━━━ Data shown

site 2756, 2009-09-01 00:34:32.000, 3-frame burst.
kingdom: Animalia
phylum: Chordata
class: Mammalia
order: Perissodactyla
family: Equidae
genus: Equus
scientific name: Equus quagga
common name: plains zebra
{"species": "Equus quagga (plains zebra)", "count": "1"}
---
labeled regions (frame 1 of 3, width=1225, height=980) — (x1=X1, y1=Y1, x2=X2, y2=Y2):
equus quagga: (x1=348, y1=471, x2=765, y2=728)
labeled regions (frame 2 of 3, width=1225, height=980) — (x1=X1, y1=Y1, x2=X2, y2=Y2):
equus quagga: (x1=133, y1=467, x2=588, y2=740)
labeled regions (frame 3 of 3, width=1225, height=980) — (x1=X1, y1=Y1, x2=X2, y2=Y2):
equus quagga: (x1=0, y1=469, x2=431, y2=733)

━━━━━━

* Task instructions:
Write out the records shown above, exactly as they appear.

* Solution below:
site 2756, 2009-09-01 00:34:32.000, 3-frame burst.
kingdom: Animalia
phylum: Chordata
class: Mammalia
order: Perissodactyla
family: Equidae
genus: Equus
scientific name: Equus quagga
common name: plains zebra
{"species": "Equus quagga (plains zebra)", "count": "1"}
---
labeled regions (frame 1 of 3, width=1225, height=980) — (x1=X1, y1=Y1, x2=X2, y2=Y2):
equus quagga: (x1=348, y1=471, x2=765, y2=728)
labeled regions (frame 2 of 3, width=1225, height=980) — (x1=X1, y1=Y1, x2=X2, y2=Y2):
equus quagga: (x1=133, y1=467, x2=588, y2=740)
labeled regions (frame 3 of 3, width=1225, height=980) — (x1=X1, y1=Y1, x2=X2, y2=Y2):
equus quagga: (x1=0, y1=469, x2=431, y2=733)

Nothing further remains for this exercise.